- Location: Mississippi, U.S.
- Date: July 2019
- Deaths: 1
- Victim: Alexandria Kostial, aged 21
- Perpetrator: Brandon Theesfeld
- Charges: First-degree murder
- Sentence: Life imprisonment

= Murder of Alexandria Kostial =

2019 murder in Mississippi, US

Alexandria Kostial was a 21-year-old University of Mississippi (Ole Miss) student who was found dead near a Mississippi lake in July 2019. A fellow Ole Miss student, 22-year-old Brandon Theesfeld of Fort Worth, Texas, was arrested and charged with murder after Kostial's remains were discovered by a Lafayette County deputy.
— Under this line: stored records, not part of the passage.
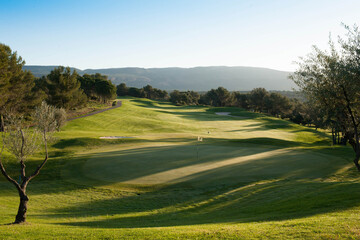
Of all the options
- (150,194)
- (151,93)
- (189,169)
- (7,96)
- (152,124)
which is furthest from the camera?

It was reported that Kostial had been shot multiple times.

Ole Miss student Rex Ravita, a former dorm neighbor of suspect Brandon Theesfeld, later described the suspected killer as misogynistic and arrogant, saying "I'm not going to sugar coat it, he was pretty much a daddy's boy type.
Constantly had to reference his father's money, how his dad could get him out of anything, just that attitude all the time. Any type of vulgar comment he could say, any type of rude comment to anybody in our dorm, any of the women."

Ravita lived in the same dormitory as Theesfeld for a year and claimed Theesfeld and Kostial dated on and off again for about a year before her death.

The funeral for Alexandria Kostial was held in a suburb of St. Louis in July 2019.

Theesfeld occasionally dated Kostial, and reportedly thought Kostial might have been pregnant after she sent him a message about an inconclusive pregnancy test; he messaged her that he was not ready to become a parent. He kept avoiding her or cancelling plans at the last minute; eventually, they only communicated electronically. Theesfeld pled guilty to first degree murder and so was spared a capital murder charge and a possible death sentence; he was sentenced by Judge Kelly Luther to life in prison, but he will be eligible for conditional release when he turns 65.